Small changes to your posture really matter. Bad sitting habits can catch up with you in the long run. Just from things like slouching to crossing your legs at work, you can open yourself up to serious injuries and chronic pain. The good news is most of these issues can be prevented. Regardless if you are big or small in size, use a sit-stand desk or just a regular office chair, there are creative ways to make your desk setup better and improve your posture.
Perfect the Perfect Arm Position
An aspect of our posture that is often overlooked is our arm positioning. The way we hold our arms and hands is very important. Imagine sitting with your arms stretched and extended forward. Your shoulders will start to rotate forward. This causes you to lose strength in the muscles in your upper back. If you want to avoid shoulder injuries and chronic upper back pain, you should keep your arms at a comfortable 90-degree angle. This is important to remember whether you use a sitting or standing desk. In addition to the angle, your arms should be in a nice, neutral resting position. Chairs come with armrests for a reason. Don’t be afraid to let them help you. Use them for support.
Posture and The Keyboard Tray
In virtually any work environment, the keyboard is a necessary element of working on a computer. Many keyboards and keyboard trays come with wrist supports. These supports help to keep your wrists in a neutral, relaxed, almost straight position. Even though you may want to use them all the time, wrist pads are just supposed to be for brief rests. Their actual purpose is for when you are not typing. When using a mouse, some people find the wrist pads handy. While typing or using the mouse, try to raise your forearms a little. This will put your wrists in a neutral position.

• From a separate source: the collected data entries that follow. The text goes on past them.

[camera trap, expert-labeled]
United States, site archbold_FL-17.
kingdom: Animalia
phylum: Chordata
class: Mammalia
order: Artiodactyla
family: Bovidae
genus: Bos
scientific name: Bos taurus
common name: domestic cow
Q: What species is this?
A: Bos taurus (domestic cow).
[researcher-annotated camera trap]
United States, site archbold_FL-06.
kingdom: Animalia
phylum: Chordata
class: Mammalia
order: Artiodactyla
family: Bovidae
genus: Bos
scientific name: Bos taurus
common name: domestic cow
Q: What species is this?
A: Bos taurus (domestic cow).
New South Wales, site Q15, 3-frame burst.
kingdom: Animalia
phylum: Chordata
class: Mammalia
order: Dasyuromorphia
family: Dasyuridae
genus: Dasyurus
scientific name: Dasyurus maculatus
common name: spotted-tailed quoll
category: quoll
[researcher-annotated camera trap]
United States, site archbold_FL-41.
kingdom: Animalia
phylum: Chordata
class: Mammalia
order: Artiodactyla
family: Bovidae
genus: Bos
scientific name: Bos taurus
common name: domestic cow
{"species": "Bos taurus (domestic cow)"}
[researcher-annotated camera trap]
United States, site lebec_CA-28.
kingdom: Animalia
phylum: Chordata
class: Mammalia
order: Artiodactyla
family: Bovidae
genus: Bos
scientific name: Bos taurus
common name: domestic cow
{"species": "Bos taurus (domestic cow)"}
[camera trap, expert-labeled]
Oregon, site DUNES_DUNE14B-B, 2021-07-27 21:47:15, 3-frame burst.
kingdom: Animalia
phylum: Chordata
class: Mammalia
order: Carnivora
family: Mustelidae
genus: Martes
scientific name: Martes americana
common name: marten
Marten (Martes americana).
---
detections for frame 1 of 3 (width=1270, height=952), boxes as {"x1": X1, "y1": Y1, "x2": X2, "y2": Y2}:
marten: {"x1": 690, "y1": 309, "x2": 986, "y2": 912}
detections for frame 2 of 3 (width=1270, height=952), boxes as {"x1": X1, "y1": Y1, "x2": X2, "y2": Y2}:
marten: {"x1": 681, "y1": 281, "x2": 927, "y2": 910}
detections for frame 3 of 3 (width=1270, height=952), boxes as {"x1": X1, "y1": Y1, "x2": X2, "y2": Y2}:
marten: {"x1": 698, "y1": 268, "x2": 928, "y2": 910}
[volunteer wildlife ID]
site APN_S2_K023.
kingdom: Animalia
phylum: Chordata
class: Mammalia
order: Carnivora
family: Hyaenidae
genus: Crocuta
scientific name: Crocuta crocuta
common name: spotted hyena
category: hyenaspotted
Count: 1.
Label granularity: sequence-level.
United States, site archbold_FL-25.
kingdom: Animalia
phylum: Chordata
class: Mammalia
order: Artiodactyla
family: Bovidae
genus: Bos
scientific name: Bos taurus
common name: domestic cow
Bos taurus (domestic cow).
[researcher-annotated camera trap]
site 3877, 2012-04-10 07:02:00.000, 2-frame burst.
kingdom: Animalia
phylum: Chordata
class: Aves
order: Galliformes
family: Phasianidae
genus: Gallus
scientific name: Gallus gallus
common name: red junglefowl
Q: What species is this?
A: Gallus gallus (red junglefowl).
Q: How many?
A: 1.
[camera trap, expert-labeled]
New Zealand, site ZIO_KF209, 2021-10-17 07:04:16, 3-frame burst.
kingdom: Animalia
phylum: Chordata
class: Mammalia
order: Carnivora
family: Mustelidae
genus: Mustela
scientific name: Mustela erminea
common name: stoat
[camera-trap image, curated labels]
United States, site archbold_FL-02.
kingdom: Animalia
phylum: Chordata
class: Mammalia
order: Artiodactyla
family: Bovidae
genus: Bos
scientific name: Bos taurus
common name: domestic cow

Your arms and hands will be able to move freely. Your arms should be parallel to the floor. If you have armrests on your chair, you may be able to adjust them to this position and remember to keep your wrists neutral. How do you know your wrist is in a neutral position? Your wrist is in a neutral position when your thumb is in line with your forearm and your wrist is bent back slightly. You may choose to alternate between resting your wrists on the pads and lifting them up. If you do decide to use a wrist pad, it is best to rest your palm or the heel of your hand on the support, instead of your wrist.
Change Is Never Easy
When you make a change in your posture it will take some getting used to. It will not feel all that great at first. In fact, the ideal posture is rarely the most comfortable. Even though that is true, that doesn't mean you should give up and give in to any long-standing bad habits. Try to slowly incorporate these changes. Try for five minutes every half hour just to get going. This will help you to get your body adjusted to a healthier posture, and over time, sitting properly won’t feel awkward at all. In the end, your body will thank you.